**MATERIAL SUPPLIED**.
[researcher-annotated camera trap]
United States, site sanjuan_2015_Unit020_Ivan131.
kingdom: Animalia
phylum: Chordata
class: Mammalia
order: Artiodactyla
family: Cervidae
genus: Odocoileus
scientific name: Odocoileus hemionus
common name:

**PROBLEM TO WORK ON**.
Write out again, exactly as they appear above, the lines from the one containing "United States, site" to the final line, and only those.

**EXPECTED ANSWER**.
United States, site sanjuan_2015_Unit020_Ivan131.
kingdom: Animalia
phylum: Chordata
class: Mammalia
order: Artiodactyla
family: Cervidae
genus: Odocoileus
scientific name: Odocoileus hemionus
common name:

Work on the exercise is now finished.